— Texte de la page —
Menu Close

Bélarus : le début de la fin pour Loukachenko

Manifestation de l'opposition à Minsk le 16 août 2020. Sergei Gapon/AFP

Au Bélarus, la réélection du président sortant Alexandre Loukachenko pour son sixième mandat, prévue le 9 août 2020, devait se dérouler sans beaucoup de surprises. Après 26 ans au pouvoir, l’homme semblait parfaitement maîtriser le déroulement du processus électoral et paraissait assuré de s’imposer à nouveau avec un score triomphal. Mais un grain de sable a fait dérailler le mécanisme bien huilé de son régime autoritaire : une candidate de dernière minute, Svetlana Tikhanovskaïa.

L’autorisation à concourir donnée à cette femme au foyer trentenaire, jugée totalement inoffensive et incapable de faire de l’ombre à l’homme fort de Minsk, s’est révélée une erreur fatale d’un président profondément misogyne. En l’espace de quelques semaines, la candidate quasi inconnue a su incarner le rejet massif de Loukachenko et est devenue le symbole du désir de changement d’une grande partie de la population bélarusse.

Pourquoi le scénario habituel de la réélection paisible de Loukachenko a-t-il échoué ? Que nous révèlent le succès inattendu de Tikhanovskaïa et l’ampleur inédite des contestations des profondes évolutions de la société bélarusse ? Et quelle implication ces événements auront-ils au niveau régional ?

Les vieilles recettes de Loukachenko

La tenue régulière d’élections fait partie de ces rituels que l’on tient à observer même dans des pays autoritaires comme le Bélarus, où l’opposition est marginalisée, la compétition politique impossible dans le cadre des institutions officielles et l’alternance inenvisageable. Les dirigeants en place se plient généralement de bonne grâce à la mise en scène d’élections non concurrentielles dont les résultats sont connus d’avance. Néanmoins, ils savent que cet exercice peut se révéler périlleux.

— Données —
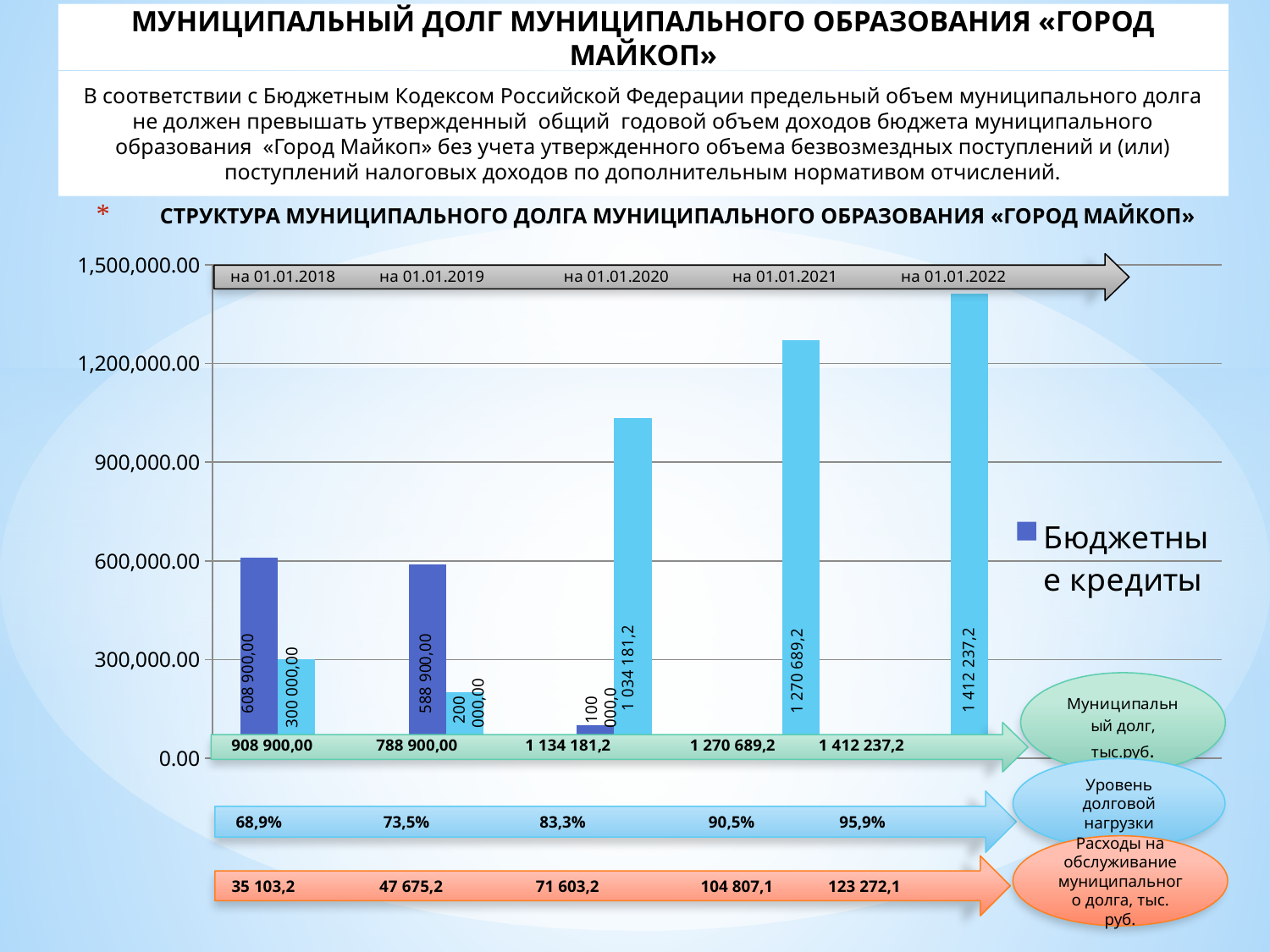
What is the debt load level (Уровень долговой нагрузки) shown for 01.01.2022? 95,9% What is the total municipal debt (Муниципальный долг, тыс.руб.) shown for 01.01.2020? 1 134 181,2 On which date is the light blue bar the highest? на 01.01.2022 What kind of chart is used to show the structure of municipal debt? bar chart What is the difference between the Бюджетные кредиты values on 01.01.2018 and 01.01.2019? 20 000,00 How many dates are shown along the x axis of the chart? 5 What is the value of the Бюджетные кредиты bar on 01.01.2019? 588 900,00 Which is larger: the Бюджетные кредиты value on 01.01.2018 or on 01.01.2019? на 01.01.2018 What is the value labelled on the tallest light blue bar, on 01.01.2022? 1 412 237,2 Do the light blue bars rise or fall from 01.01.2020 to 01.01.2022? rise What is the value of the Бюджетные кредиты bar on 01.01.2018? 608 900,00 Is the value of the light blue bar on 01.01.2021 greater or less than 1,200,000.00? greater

— Exercice —
D'après l'article sur le Bélarus, depuis combien d'années Alexandre Loukachenko était-il au pouvoir avant l'élection prévue le 9 août 2020 ? Répondez en une phrase, s'il vous plaît. Appuyez-vous uniquement sur l'article sur le Bélarus, et non sur les données.

— Réponse —
Il était au pouvoir depuis 26 ans.